Pobierając pliki z zaufanego i popularnego serwera jesteśmy przekonani o ich poprawności. Niestety nie zawsze tak jest. Przykładem może być tutaj serwer projektu Mozilla, na którym wykryto wirusa w jednym z dodatków do popularnej przeglądarki Firefox.
Szkodnik znajdował się w wietnamskim pakiecie językowym a dokładnie w zainfekowanym przez niego pliku HTML. Wirus trafił na serwer ponieważ w efekcie zainfekowania komputera autora wtyczki. Kod rezydujący w pliku HTML wykorzystywany był do wyświetlania niechcianych reklam, ale niewykluczone, że jego funkcjonalność była o wiele większa.
Programiści Mozilli nie są w stanie dokładnie stwierdzić, jak wielu użytkowników mogło pobrać zainfekowane rozszerzenie. Kod skryptu, rozpoznawany przez skanery jako HTML.Xorer, był częścią pakietu z rozszerzeniem do Firefoxa od 18 lutego.

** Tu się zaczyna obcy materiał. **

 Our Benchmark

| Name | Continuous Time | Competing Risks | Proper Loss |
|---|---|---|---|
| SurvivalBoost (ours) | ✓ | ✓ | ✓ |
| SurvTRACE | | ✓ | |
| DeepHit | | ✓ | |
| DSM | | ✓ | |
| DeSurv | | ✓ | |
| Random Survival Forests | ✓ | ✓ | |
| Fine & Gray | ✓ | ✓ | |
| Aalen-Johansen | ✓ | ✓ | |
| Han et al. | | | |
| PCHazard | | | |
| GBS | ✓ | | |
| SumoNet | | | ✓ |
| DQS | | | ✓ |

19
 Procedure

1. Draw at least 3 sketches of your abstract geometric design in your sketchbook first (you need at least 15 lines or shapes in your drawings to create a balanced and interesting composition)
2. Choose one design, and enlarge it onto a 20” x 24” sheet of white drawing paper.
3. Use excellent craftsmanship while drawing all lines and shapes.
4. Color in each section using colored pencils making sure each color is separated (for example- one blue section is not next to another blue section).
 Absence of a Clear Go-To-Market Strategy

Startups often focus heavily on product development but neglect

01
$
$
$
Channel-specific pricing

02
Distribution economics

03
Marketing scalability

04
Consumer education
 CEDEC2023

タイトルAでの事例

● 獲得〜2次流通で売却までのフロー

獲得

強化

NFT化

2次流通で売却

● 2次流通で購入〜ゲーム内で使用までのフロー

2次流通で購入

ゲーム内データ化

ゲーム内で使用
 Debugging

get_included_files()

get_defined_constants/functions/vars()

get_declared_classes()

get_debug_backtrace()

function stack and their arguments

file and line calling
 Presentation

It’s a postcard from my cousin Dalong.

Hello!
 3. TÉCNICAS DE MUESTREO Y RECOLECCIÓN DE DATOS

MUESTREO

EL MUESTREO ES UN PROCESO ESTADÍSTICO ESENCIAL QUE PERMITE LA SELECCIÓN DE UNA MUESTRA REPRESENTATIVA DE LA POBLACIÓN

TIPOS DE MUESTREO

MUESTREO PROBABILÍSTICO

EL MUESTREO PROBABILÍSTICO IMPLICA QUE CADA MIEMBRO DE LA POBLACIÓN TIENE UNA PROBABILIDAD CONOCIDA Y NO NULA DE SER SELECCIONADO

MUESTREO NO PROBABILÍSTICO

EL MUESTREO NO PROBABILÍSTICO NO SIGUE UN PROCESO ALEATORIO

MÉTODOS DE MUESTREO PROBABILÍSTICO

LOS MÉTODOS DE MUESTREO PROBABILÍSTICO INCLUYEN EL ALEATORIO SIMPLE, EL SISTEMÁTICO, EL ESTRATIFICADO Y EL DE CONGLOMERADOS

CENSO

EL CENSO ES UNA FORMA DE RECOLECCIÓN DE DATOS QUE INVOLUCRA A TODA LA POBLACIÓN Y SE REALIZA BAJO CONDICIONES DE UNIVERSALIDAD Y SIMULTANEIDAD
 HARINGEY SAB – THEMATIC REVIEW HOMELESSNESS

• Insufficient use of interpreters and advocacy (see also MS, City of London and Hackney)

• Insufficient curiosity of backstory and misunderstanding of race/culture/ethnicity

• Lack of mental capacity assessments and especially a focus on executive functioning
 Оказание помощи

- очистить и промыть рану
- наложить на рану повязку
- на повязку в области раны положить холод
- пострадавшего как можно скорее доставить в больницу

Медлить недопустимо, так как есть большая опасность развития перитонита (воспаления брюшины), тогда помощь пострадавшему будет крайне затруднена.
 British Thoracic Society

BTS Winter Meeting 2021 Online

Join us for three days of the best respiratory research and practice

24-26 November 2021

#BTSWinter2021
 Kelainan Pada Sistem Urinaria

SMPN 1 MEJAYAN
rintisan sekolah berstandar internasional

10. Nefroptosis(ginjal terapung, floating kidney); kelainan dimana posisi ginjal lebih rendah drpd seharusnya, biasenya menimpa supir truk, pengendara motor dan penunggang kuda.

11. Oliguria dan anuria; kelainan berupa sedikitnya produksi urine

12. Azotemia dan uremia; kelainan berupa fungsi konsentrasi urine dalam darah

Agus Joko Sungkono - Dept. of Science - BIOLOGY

Od listopada ubiegłego roku został on pobrany 16 667 razy. W związku z tym, istnieje duże prawdopodobieństwo, że robak nie zaraził znacznej ilości komputerów.
Dodatki do przeglądarki Firefox są wysyłane na serwer bezpośrednio przez swoich twórców. Istnieje więc prawdopodobieństwo, że pobierane rozszerzenie natrafimy na złośliwy kod. Aby zminimalizować ryzyko wystąpienia takie sytuacji, programiści planują codzienne sprawdzanie katalogów z dodatkami pod kątem obecności wirusów.